An Approach of the Child-Friendly City Through the Physical Space Interfaces


KÜÇÜKOĞLU H., EKŞİOĞLU ÇETİNTAHRA G.

4th International Multi-Disciplinary Children's Studies Congress, İstanbul, Türkiye, 23 Nisan 2023

  • Yayın Türü: Bildiri / Özet Bildiri
  • Basıldığı Şehir: İstanbul
  • Basıldığı Ülke: Türkiye
  • Dokuz Eylül Üniversitesi Adresli: Evet

Özet

“Çocuk Dostu Kent” hareketini, 20. yüzyılının ilk çeyreğinden itibaren küreselleşme ile tetiklenen hızlı kentleşme pratiklerinin doğaya, insana ve mekana verdiği tahribatların asgari düzeye indirilmesi ve tersine çevrilmesi amacıyla ortaya çıkan tematik yaklaşımlardan biri olarak tanımlamak mümkündür. Başlarda onurlu yaşam hakkı, temel hizmetlere kesintisiz ve adil erişim ve güvenlik konularında -öz olarak- temel insani hakların temin edilmesi üzerinde şekillenen çocuk dostu kent hareketi, günümüzde bu yasal çerçeveye ek olarak sosyal, ekonomik, psikolojik ve elbette mekansal boyutuyla ele alınan çok katmanlı bir yapıya bürünmüştür. Çocuğun çevresiyle kurduğu ilişkinin tüm duyusal yetilerinin devrede olduğu aktif bir öğrenme sürecinin ürünü olarak ortaya çıktığı bilinmektedir. Süreç, “sürekli bir merak, keşif ve deneyimleme rutini” olarak tarif edildiğinde, mekanın noktasal (yapı) ölçekten başlayarak sokak, doku ve kent bütünü ölçekleriyle söz konusu rutini algısal ve davranışsal boyutta bir uyaranlar yumağı olarak etkilediğini söylemek mümkündür. Bu noktada “yerel” ve “küresel” ayrımında çocuk dostu kente dair yaklaşımlar, çocuk-mekan ilişkisine hem kuramsal bir derinlik kazandırmak hem de pratik önermeleri üzerinden bir tasarım perspektifi çizmek amacıyla irdelenmiştir. Mekansal arayüz kavramı ise kentsel mekanın kesişim, etkileşim ya da temas noktası olma özelliği sebebiyle kuramsal altyapıyı tamamlamak ve tasarım pespektifini ölçeklendirmek üzere çalışmaya dahil edilmiştir. İçerik analizi verinin elde edildiği, sistematik derleme ise verinin ayrıştırıldığı-kategorize edildiği yöntem aşamaları olarak kurgulanmıştır. Bu sayede çıktıların fiziksel çevreye dair karşılaştırılabilir mekansal tasarım ilkelerine dönüştürülmesi sağlanmıştır. Çocuk dostu kentin yaratılmasında doğrudan kent bütünü ölçeğinde gerek fiziksel (mekanın kurgusuna yönelik) gerekse davranışsal (çocuğun aktivitesine yönelik) açıdan uygulanabilir tasarım ilkelerinin var olduğu sonucuna ulaşılmıştır. 

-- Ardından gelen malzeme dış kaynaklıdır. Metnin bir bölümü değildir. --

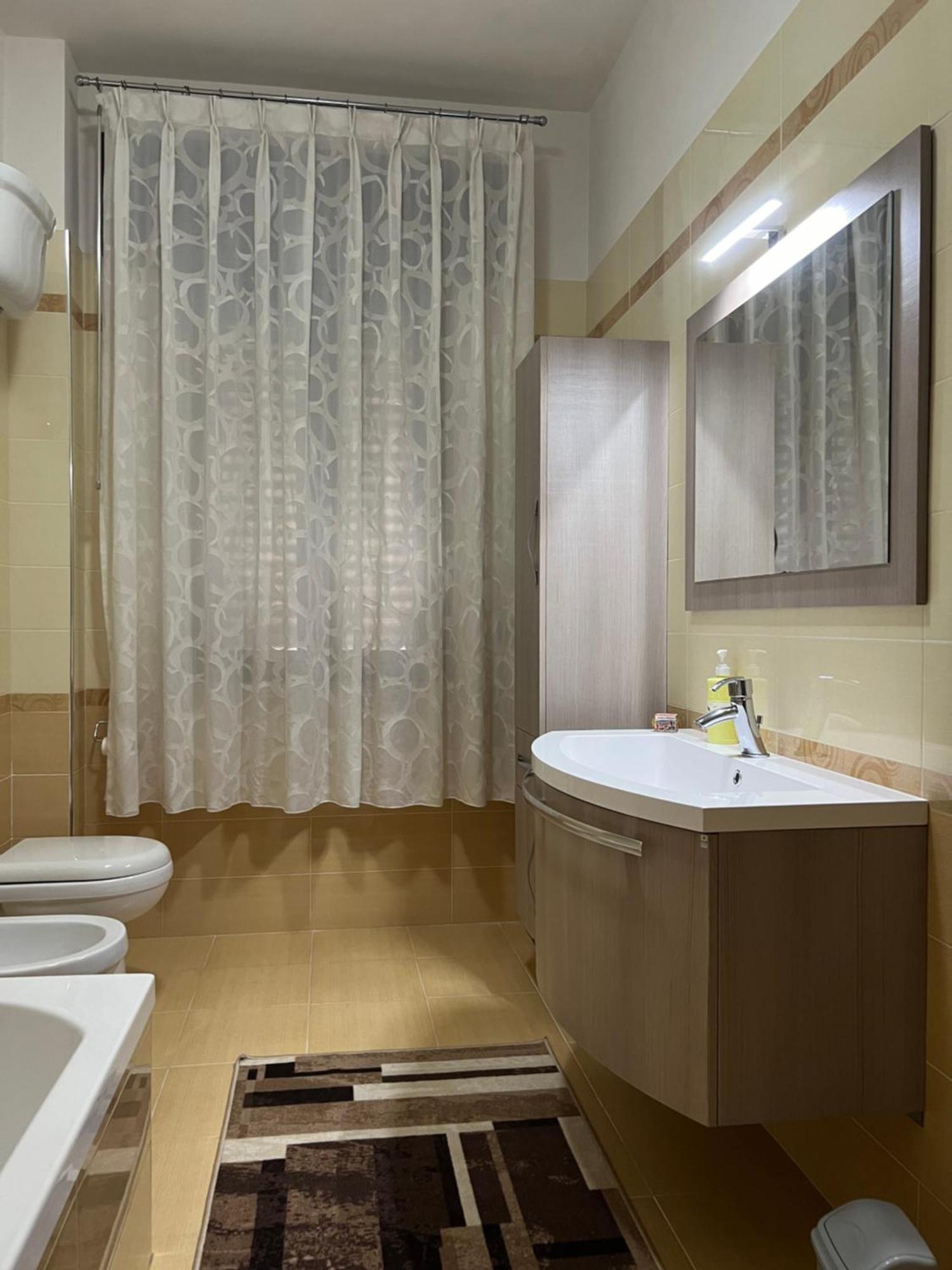 Golden House Casa Vacanza Torre Annunziata Εξωτερικό φωτογραφία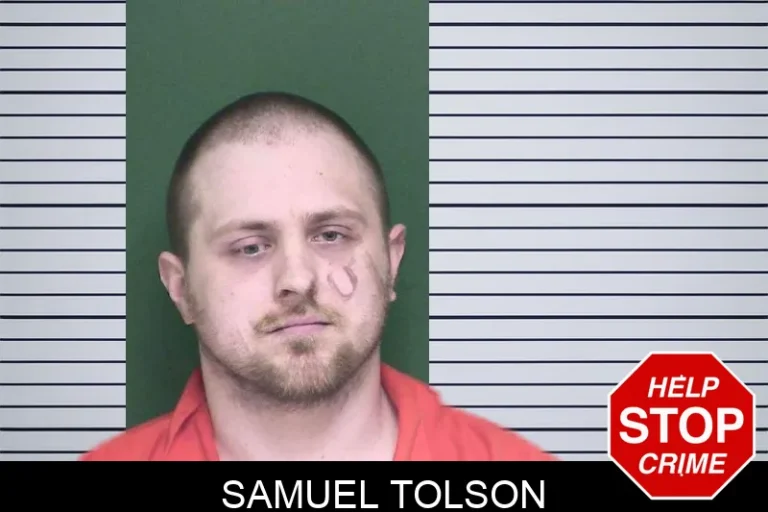 Samuel Tolson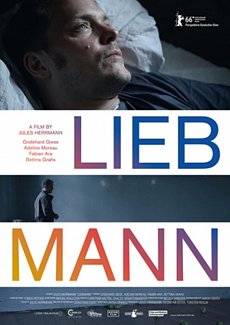 Liebmann 2016 DVD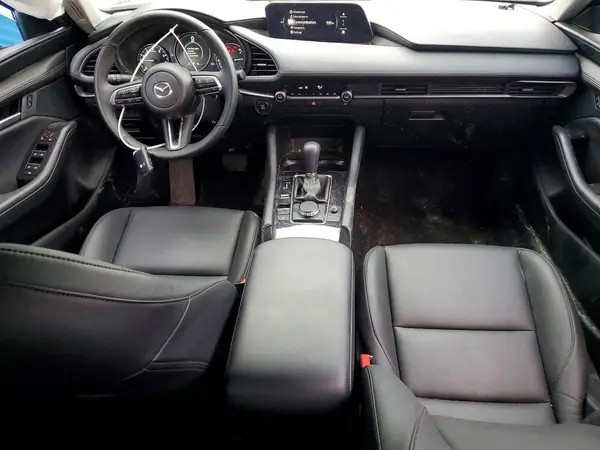 3MZBPABM9SM458479 2025 MAZDA 3 - Image 8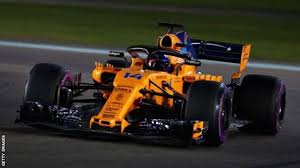 Can these rentals get a glow up? Fernando Alonso Formula 1 Return Down To Love Of The Sport Bbc Sport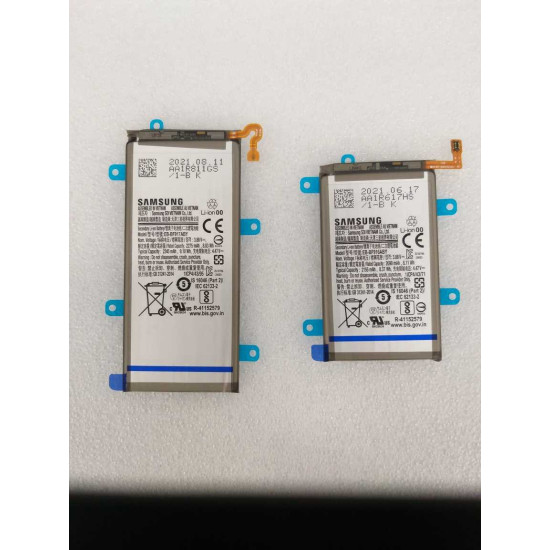 GH81-25897A | Galaxy Main Battery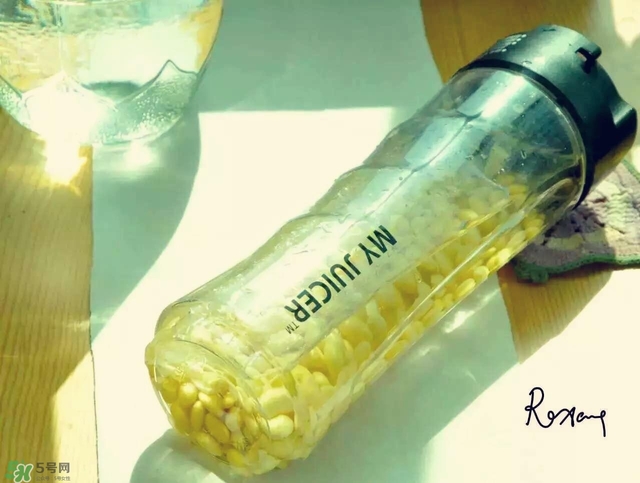 my juicer可以榨豆?jié){嗎？my juicer如何榨豆?jié){？
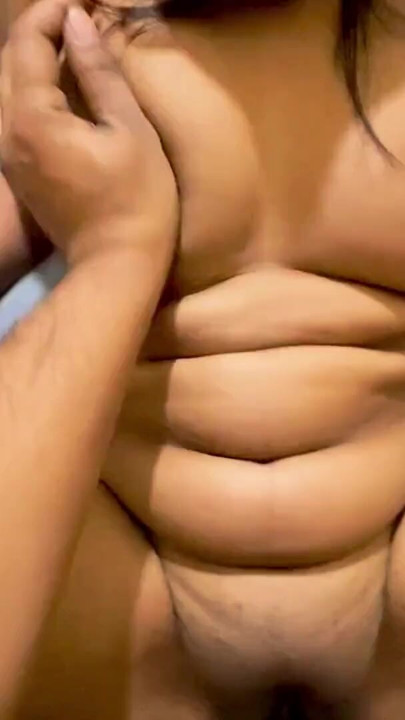 Seeing My Sexy Sister-in-Law Naked, My Cock Become Hard,Then I Fucked Her a Lot And I Ejaculated in Her Ass. | Clip 1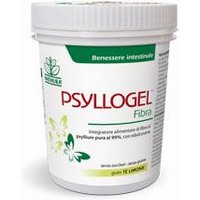 Psyllogel fibra tè al limone senza zucchero per favorire la regolarità intestinale 170gr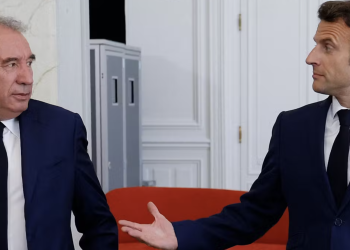 De Bayrou à l’abîme : le chaos républicain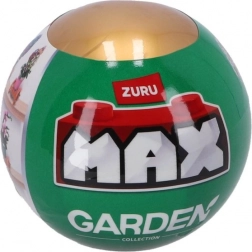 Zuru Max Garden cvjetna građevna igra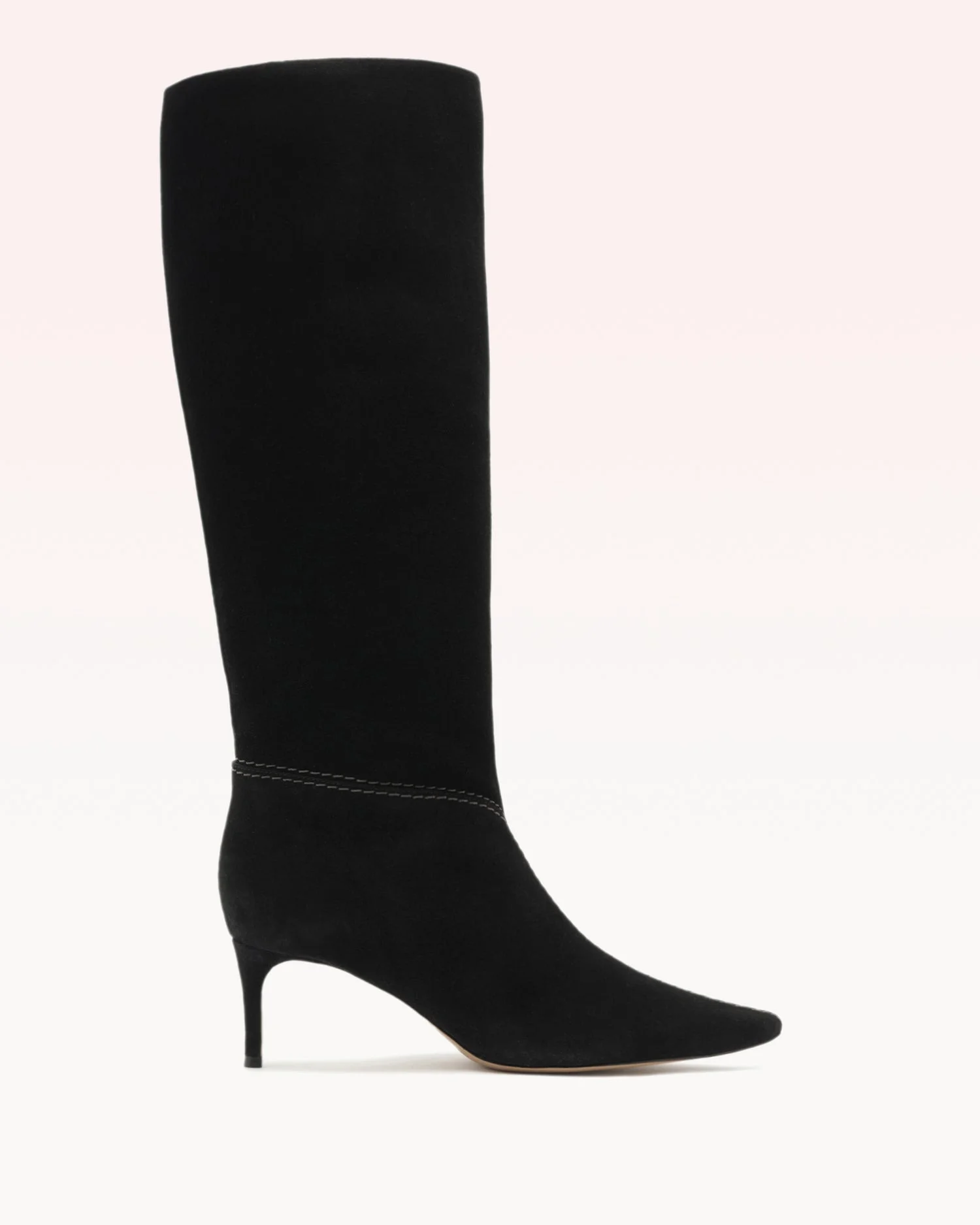 MALVA BOOT 60 BLACK - 1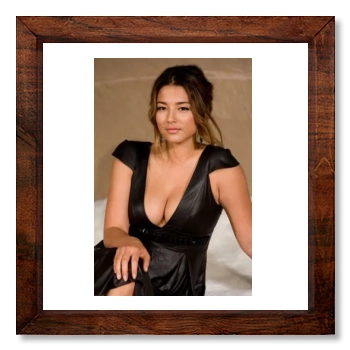 Jessica Gomes 12x12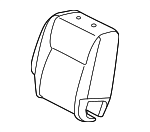 79013AE431B1 - : 2007-2010 Toyota Sienna - Seat Back Cover for Toyota: Sienna Image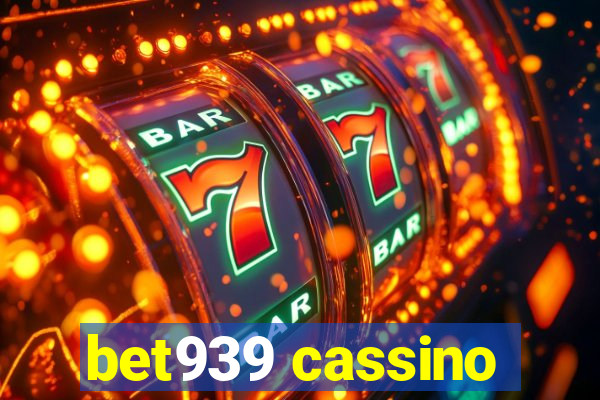 bet939 cassino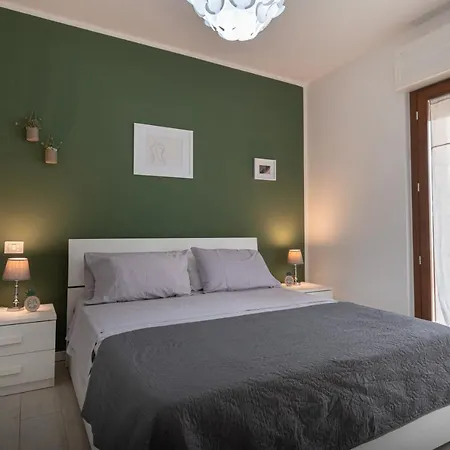 La Casetta Di Sere Santa Maria Degli Angeli (Assisi)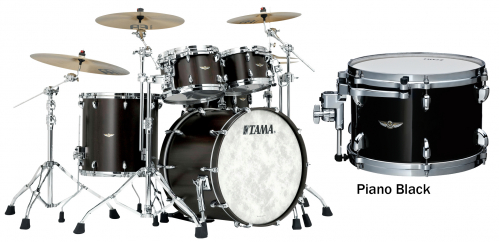 Tama TW42RZS-PBK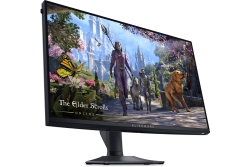 Alienware 27 AW2725F 4K Dual-Resolution Gaming Monitor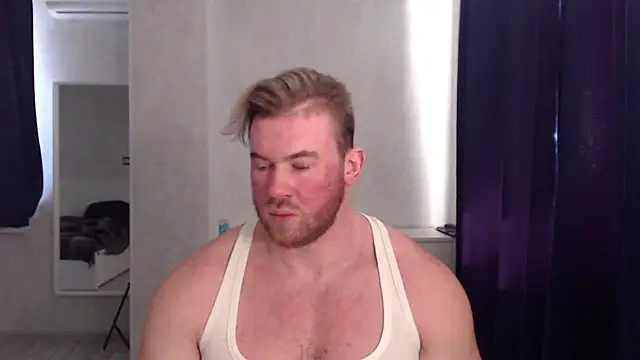 Snapshot of ThorHemsworthRU chatting on March 7, 2025, 9:40 am ThorHemsworthRU online show from March 7, 2025, 9:40 am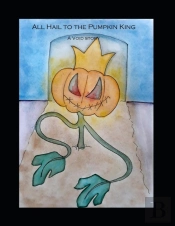 All Hail To The Pumpkin King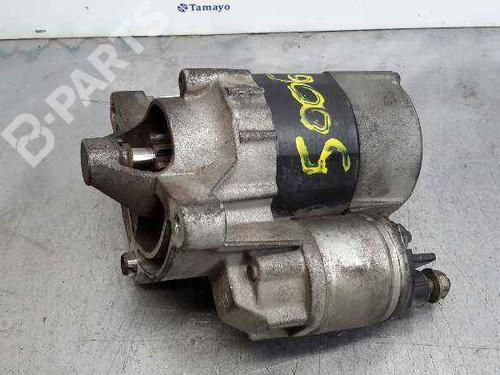 Used Starter CITROËN C3 I (FC_, FN_) 1.4 i (73 hp) 6478688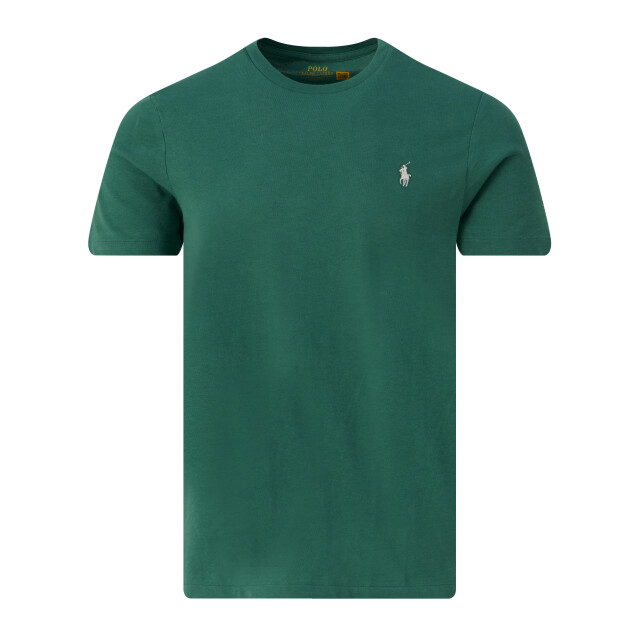 Ralph Lauren T-shirt met korte mouwen 102271-001-L large
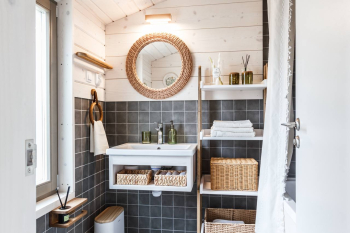 Дом Кедр  — фото 13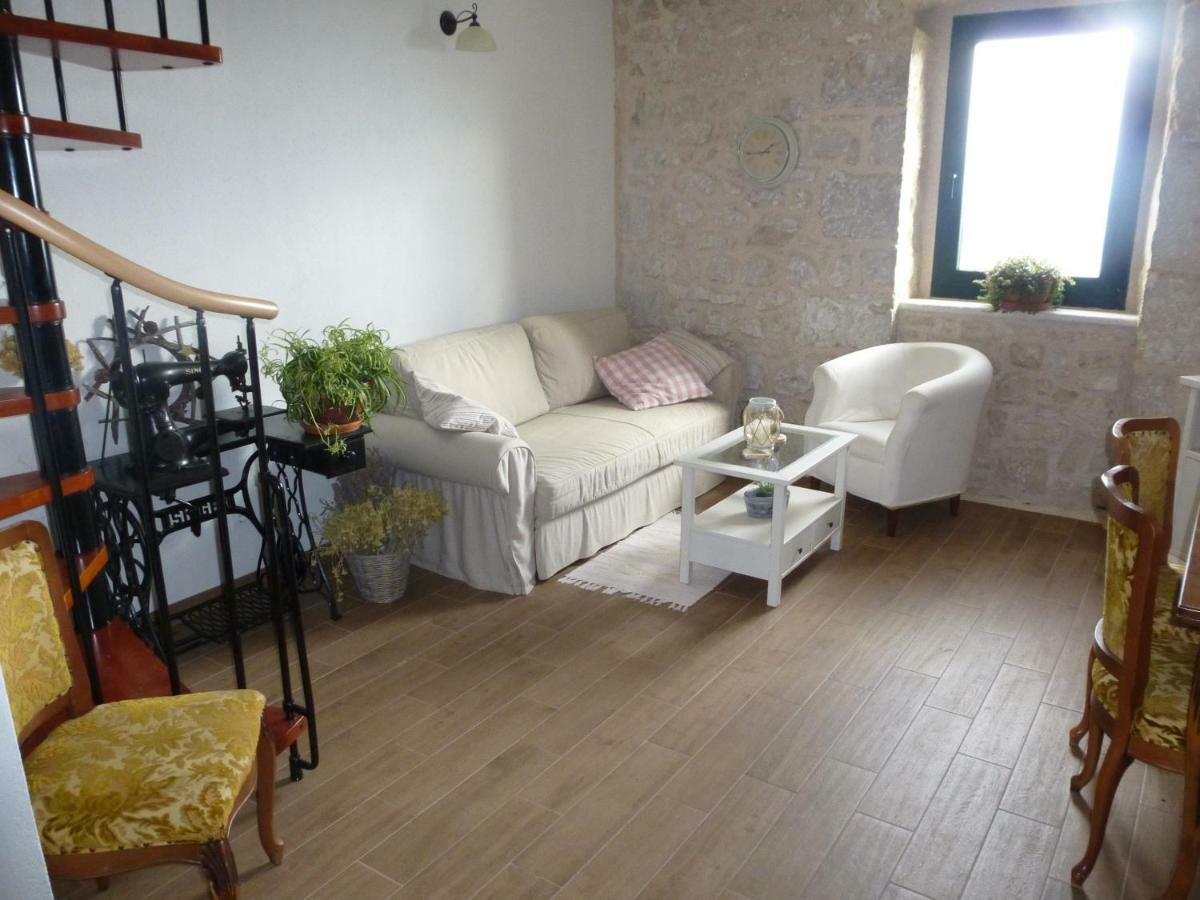 Villa Kuca Za Odmor Viola Živogošće Exterior foto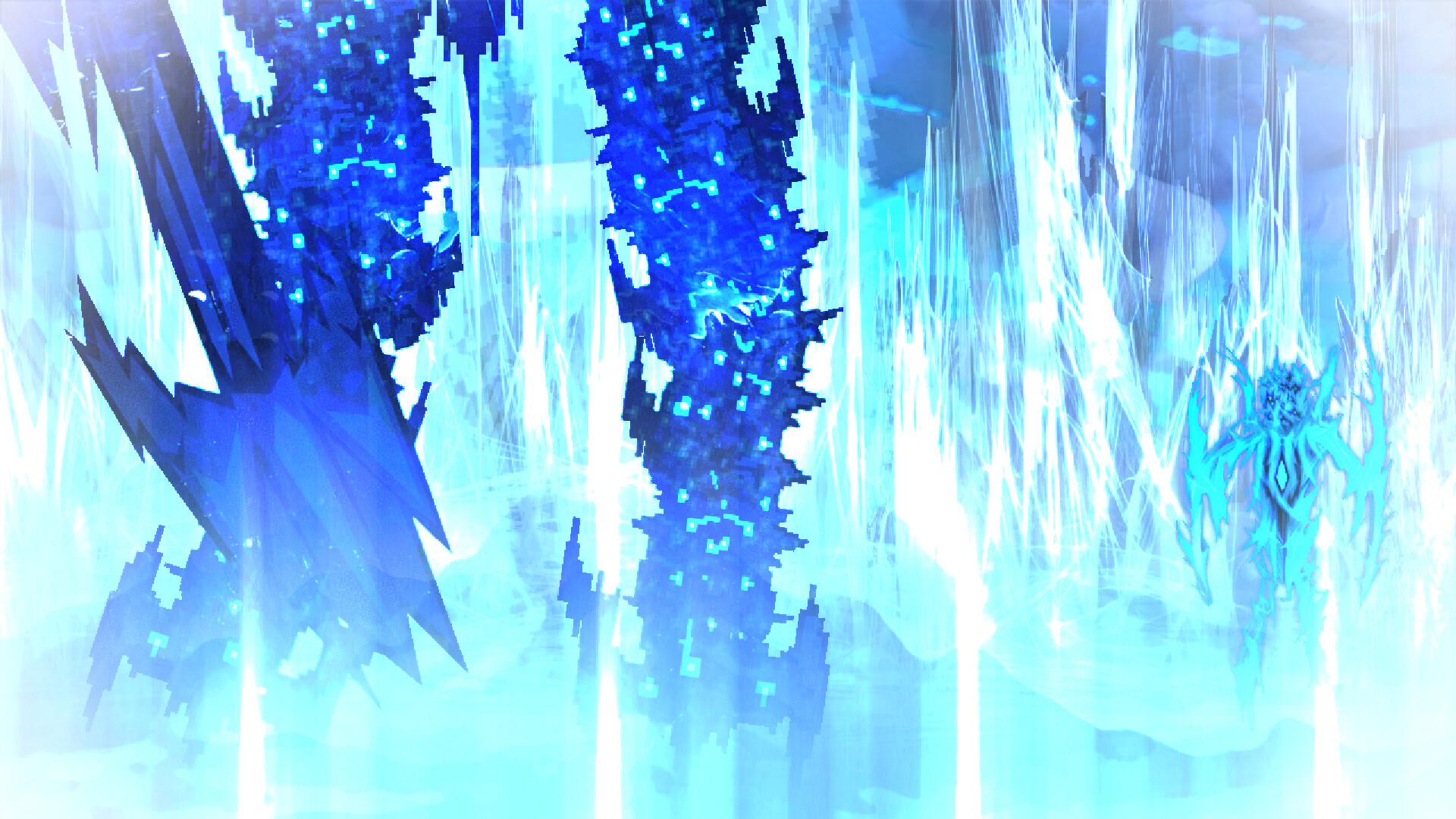 强制牺牲：失落之魂-Forced Sacrifice: Lost Soul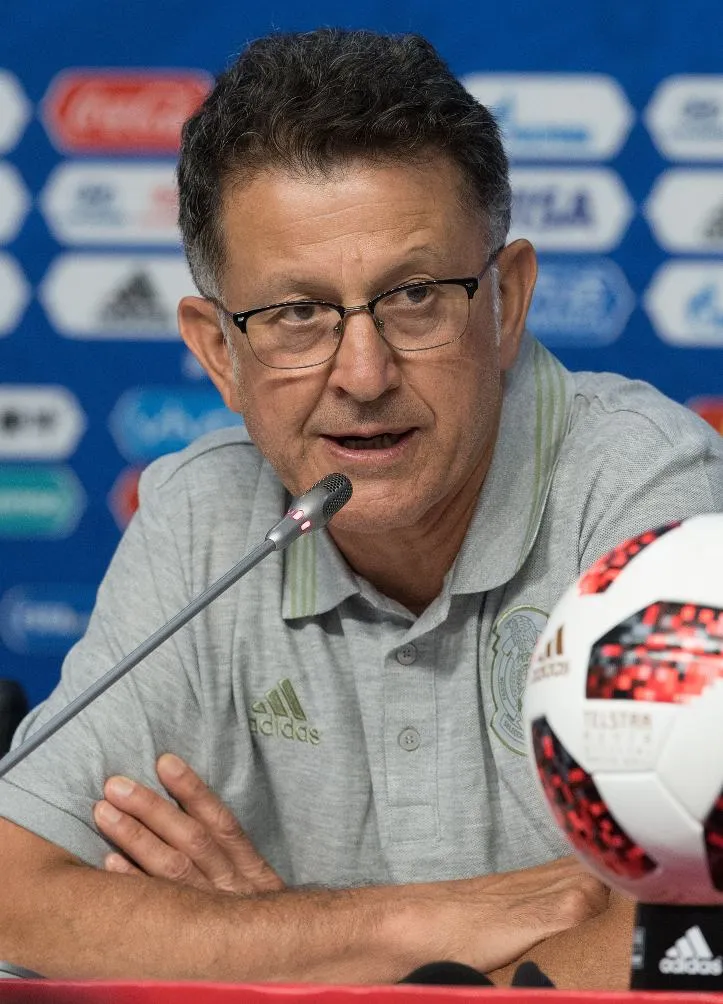 Juan Carlos Osorio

It is possible to define the “Child Friendly City” movement as one of the thematic approaches that emerged with the aim of minimizing and reversing the destruction of nature, people and space by rapid urbanization practices triggered by globalization since the first quarter of the twentieth century. The child-friendly urban movement, which was initially shaped on the right to a dignified life, uninterrupted and fair access to basic services and the provision of basic human rights in terms of security – in essence – has now taken on a multi-layered structure that is dealt with with with its social, economic, psychological and, of course, spatial dimension in addition to this legal framework. It is known that the relationship the child establishes with his environment emerges as the product of an active learning process in which all his sensory faculties are active. When the process is described as a “routine of constant curiosity, discovery and experience,” it is possible to say that the space, starting from the point scale, affects the routine as a collection of stimuli on a perceptual and behavioral dimension with the scale of the street, neighbourhood and city as a whole. At this point, approaches to child-friendly city in the “local” and “global” distinction were examined in order to give both a theoretical depth to the child-space relationship and to draw a design perspective through its practical propositions. The concept of spatial interface is included in the work to complete the theoretical infrastructure and scale the design perspective due to the fact that the urban space is intersecting, interacting or touchpoint. Content analysis is defined as the stages of the method in which data is obtained, and systematic compilation is separated - categorized. In this way, it is ensured that the outputs are converted into comparable spatial design principles regarding the physical environment. In the creation of a child-friendly city, it was concluded that there are design principles that can be applied both physically (oriented to the construction of space) and behaviorally (oriented to the activity of the child) at the scale of the city as a whole.